Source data:
==*==

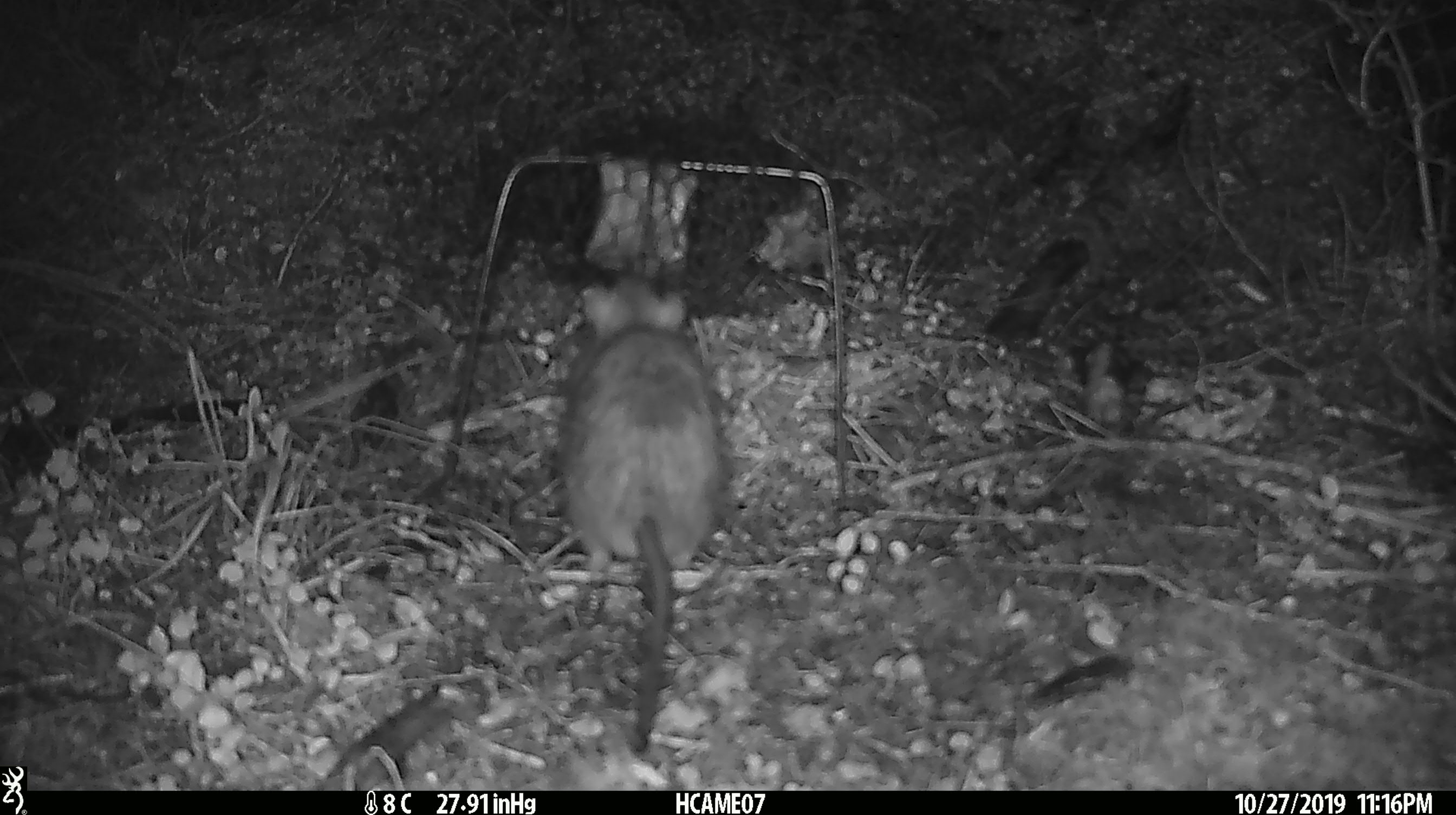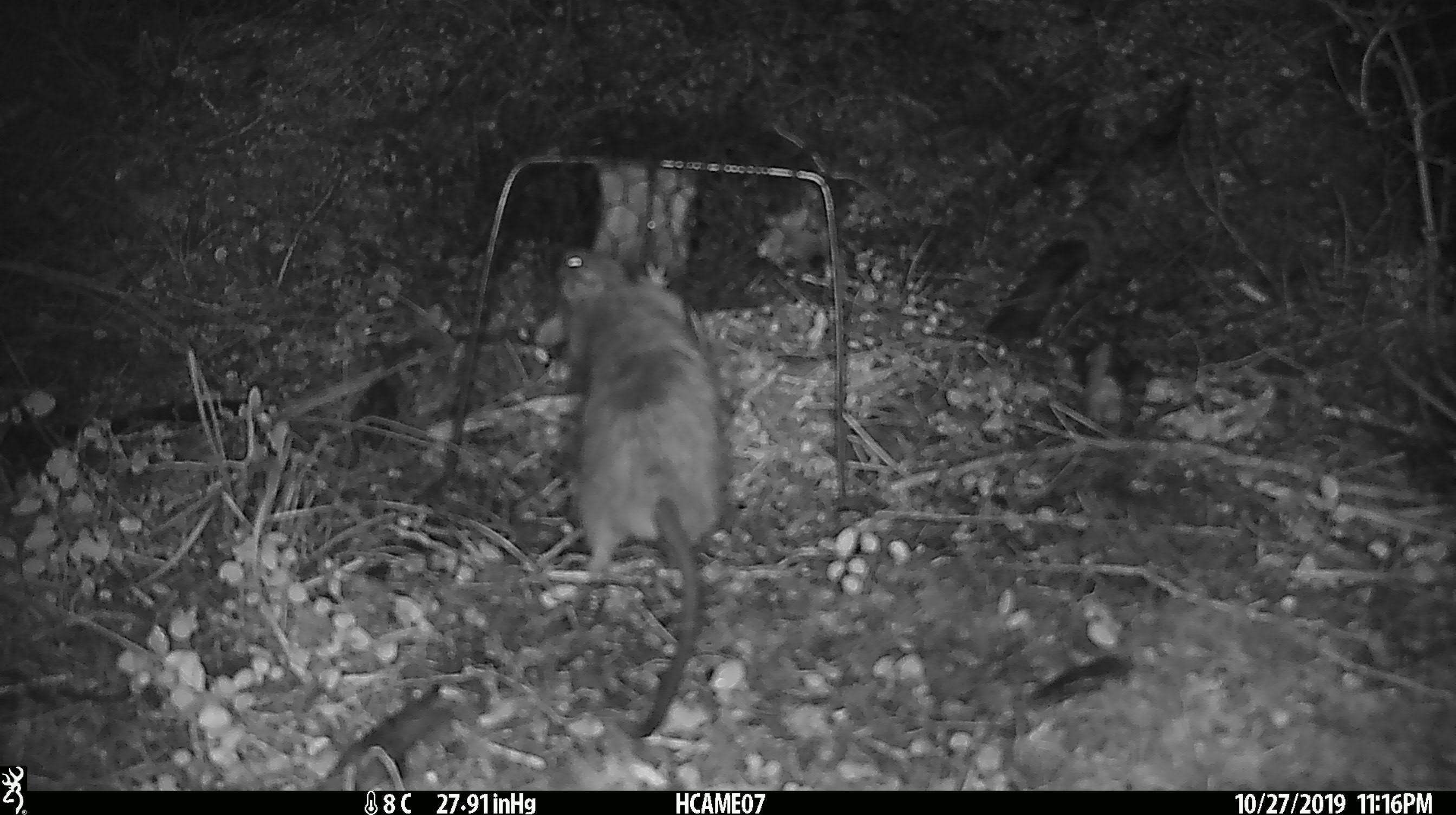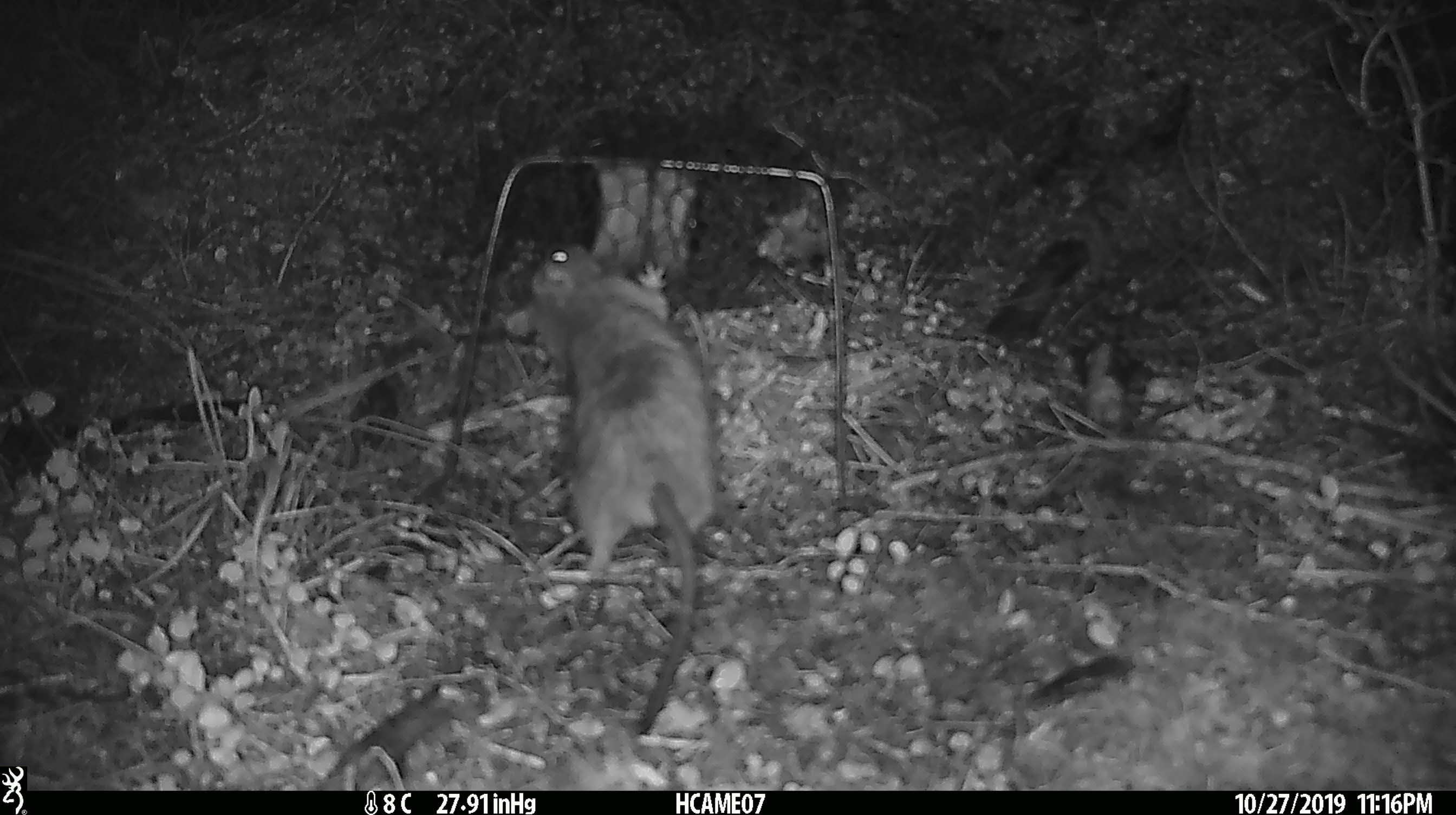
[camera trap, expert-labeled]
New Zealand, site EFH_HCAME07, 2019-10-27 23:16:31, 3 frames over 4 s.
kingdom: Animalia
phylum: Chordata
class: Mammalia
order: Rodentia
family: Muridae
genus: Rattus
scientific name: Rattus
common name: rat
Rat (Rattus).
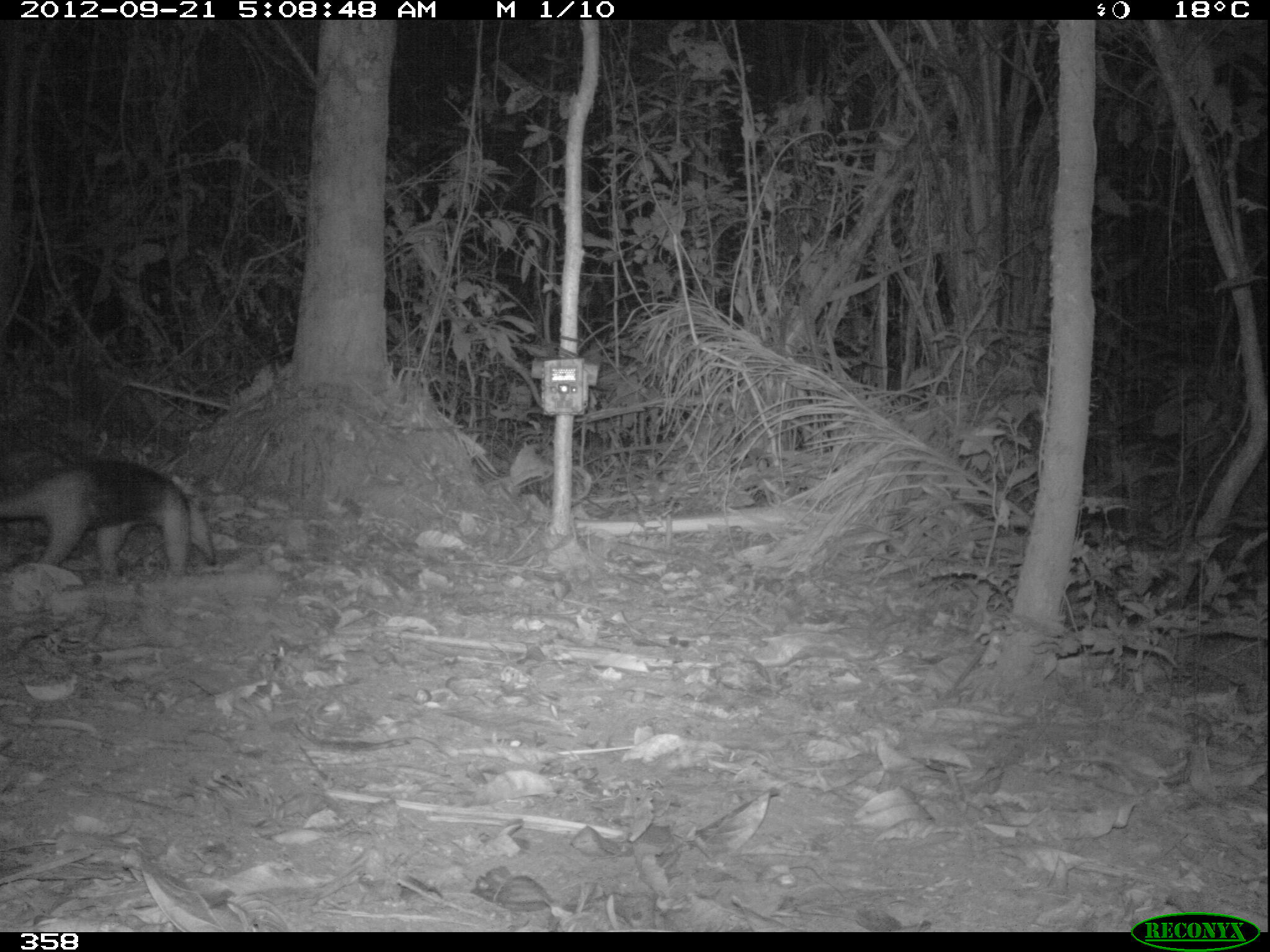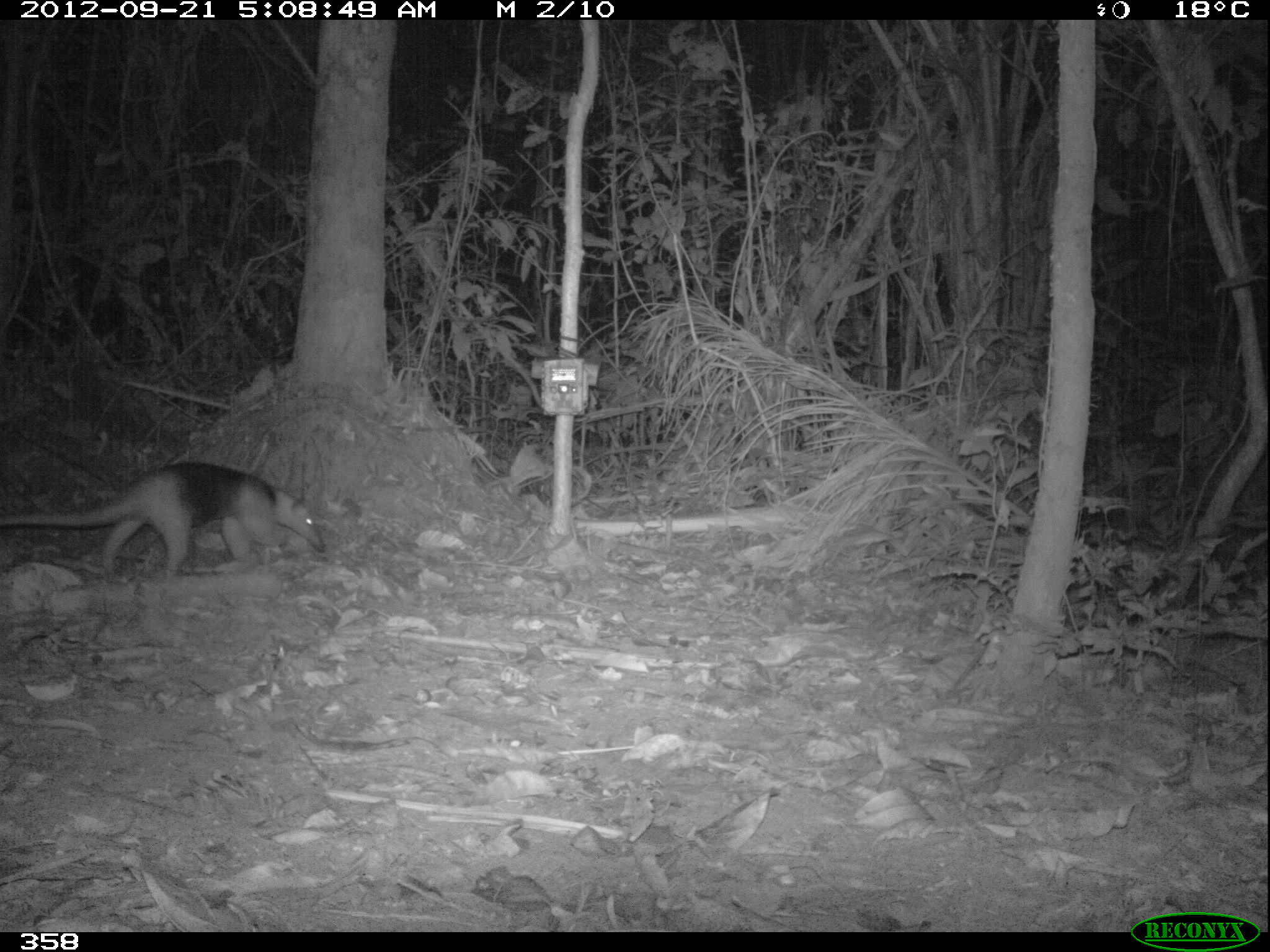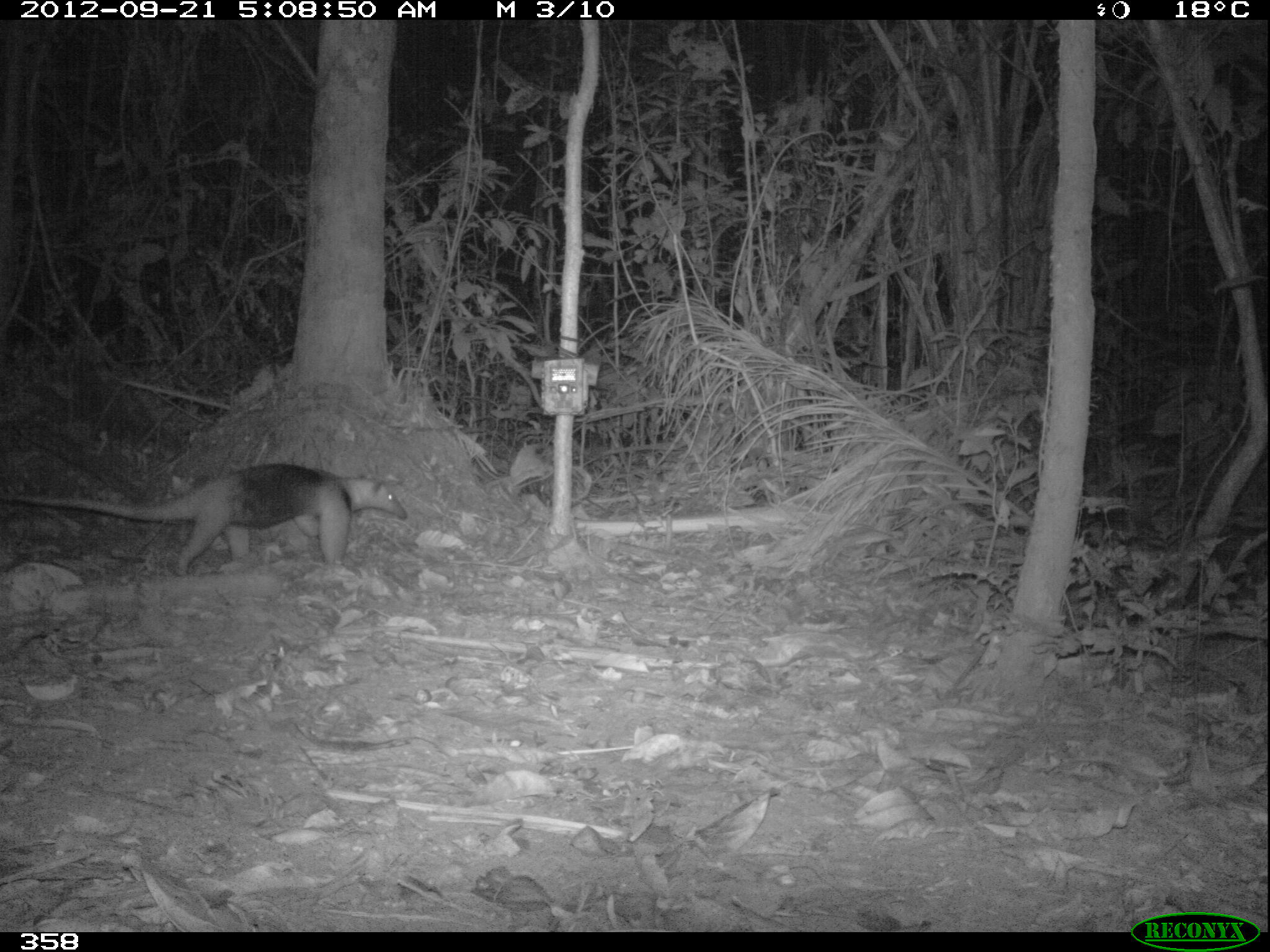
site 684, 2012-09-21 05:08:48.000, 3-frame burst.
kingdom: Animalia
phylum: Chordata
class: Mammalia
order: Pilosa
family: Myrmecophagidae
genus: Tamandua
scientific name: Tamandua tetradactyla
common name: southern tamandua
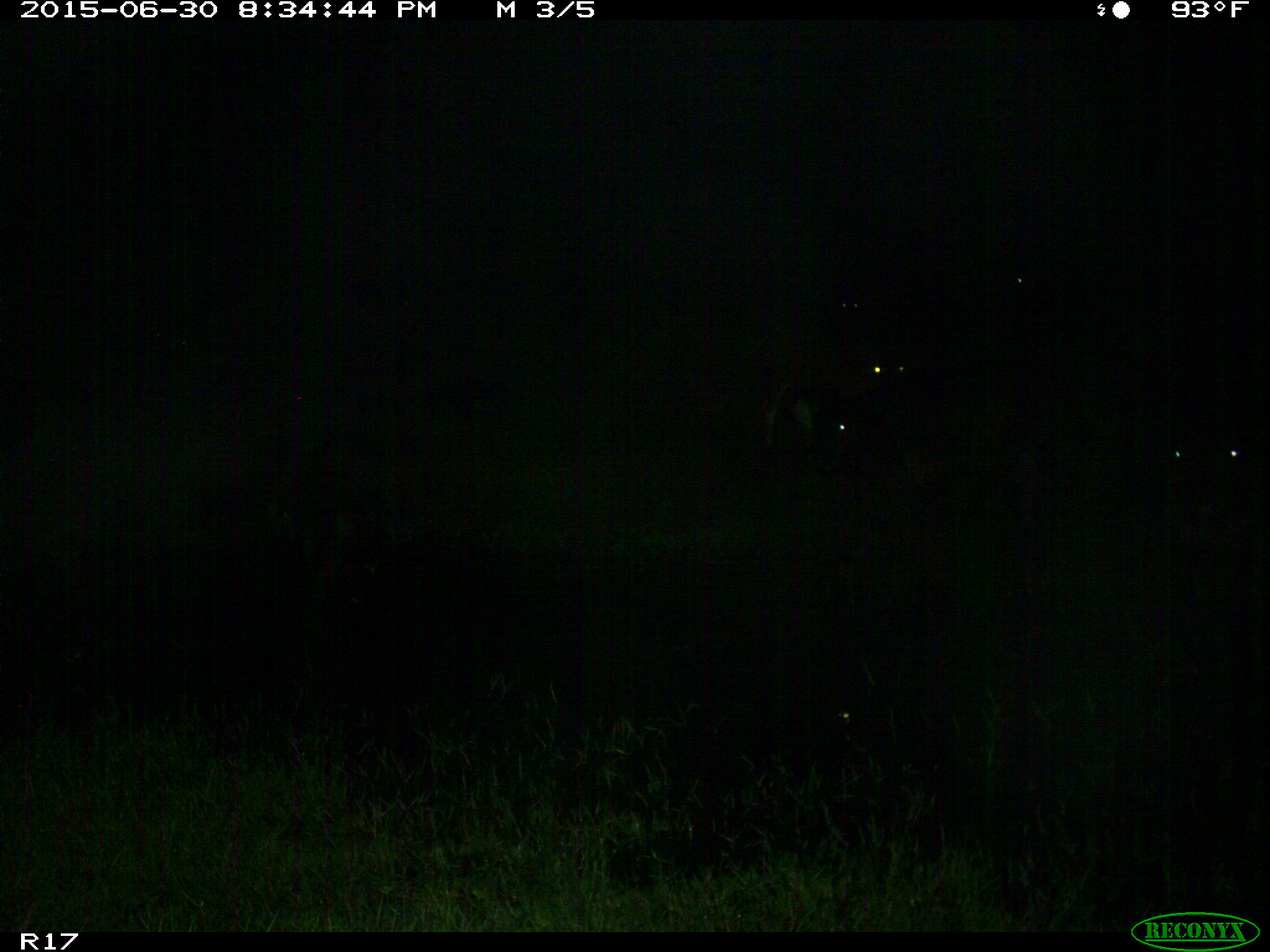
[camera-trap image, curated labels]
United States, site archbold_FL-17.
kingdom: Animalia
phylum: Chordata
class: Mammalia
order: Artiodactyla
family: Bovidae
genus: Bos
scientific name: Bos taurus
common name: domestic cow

==*==

Work required: A faithful reproduction of every entry, with no pictures, is the expected answer.

Response area:
[camera trap, expert-labeled]
New Zealand, site EFH_HCAME07, 2019-10-27 23:16:31, 3 frames over 4 s.
kingdom: Animalia
phylum: Chordata
class: Mammalia
order: Rodentia
family: Muridae
genus: Rattus
scientific name: Rattus
common name: rat
Rat (Rattus).
site 684, 2012-09-21 05:08:48.000, 3-frame burst.
kingdom: Animalia
phylum: Chordata
class: Mammalia
order: Pilosa
family: Myrmecophagidae
genus: Tamandua
scientific name: Tamandua tetradactyla
common name: southern tamandua
[camera-trap image, curated labels]
United States, site archbold_FL-17.
kingdom: Animalia
phylum: Chordata
class: Mammalia
order: Artiodactyla
family: Bovidae
genus: Bos
scientific name: Bos taurus
common name: domestic cow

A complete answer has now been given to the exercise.